• Texto:
■ ■ ■
La ética del idioma
El gran peligro es que el discurso del odio se imponga en el espacio cibernético
por Enrique Krauze
En el monasterio de Yuso, en San Millán de la Cogolla, venerable cuna
del español, tuvo lugar en mayo el IX Seminario Internacional de Lengua
y Periodismo sobre El español del futuro en el periodismo de hoy.Convocado
por la Fundación Fundéu BBVA, lo inauguró la entonces princesa Letizia,
quien resaltó la importancia del rigor en el quehacer periodístico.
Hubo excelentes intervenciones, discusiones originales, y una visita a
las bodegas del “bon vino”, que ya celebraba Gonzalo de Berceo.
■ ■ ■
• Datos:
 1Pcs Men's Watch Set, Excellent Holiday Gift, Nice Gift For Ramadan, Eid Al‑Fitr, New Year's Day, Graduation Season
■ ■ ■
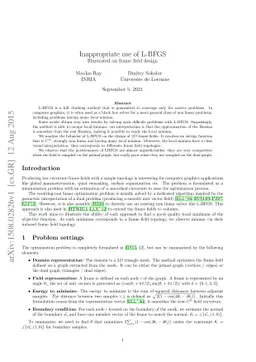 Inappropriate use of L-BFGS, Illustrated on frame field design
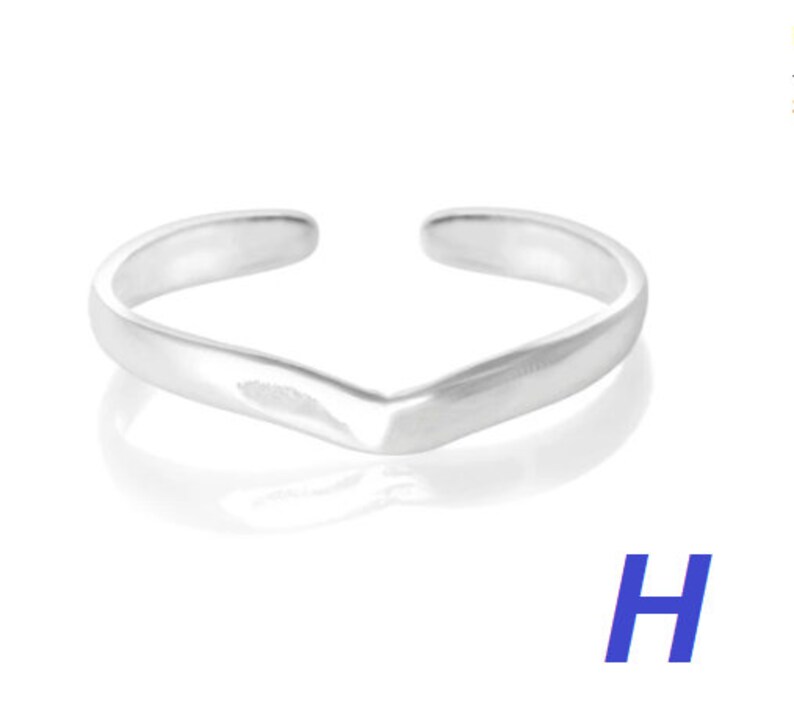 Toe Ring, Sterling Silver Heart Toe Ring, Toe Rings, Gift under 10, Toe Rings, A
■ ■ ■
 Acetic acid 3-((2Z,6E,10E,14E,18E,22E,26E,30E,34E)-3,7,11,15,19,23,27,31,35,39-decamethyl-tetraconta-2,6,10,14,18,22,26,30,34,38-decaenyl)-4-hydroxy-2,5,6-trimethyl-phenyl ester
■ ■ ■
• Detalles de la tarea: Según el texto sobre la ética del idioma, ¿quién inauguró el seminario de Yuso? Responde solo con lo que dice el texto.

• Solución: La inauguró la entonces princesa Letizia.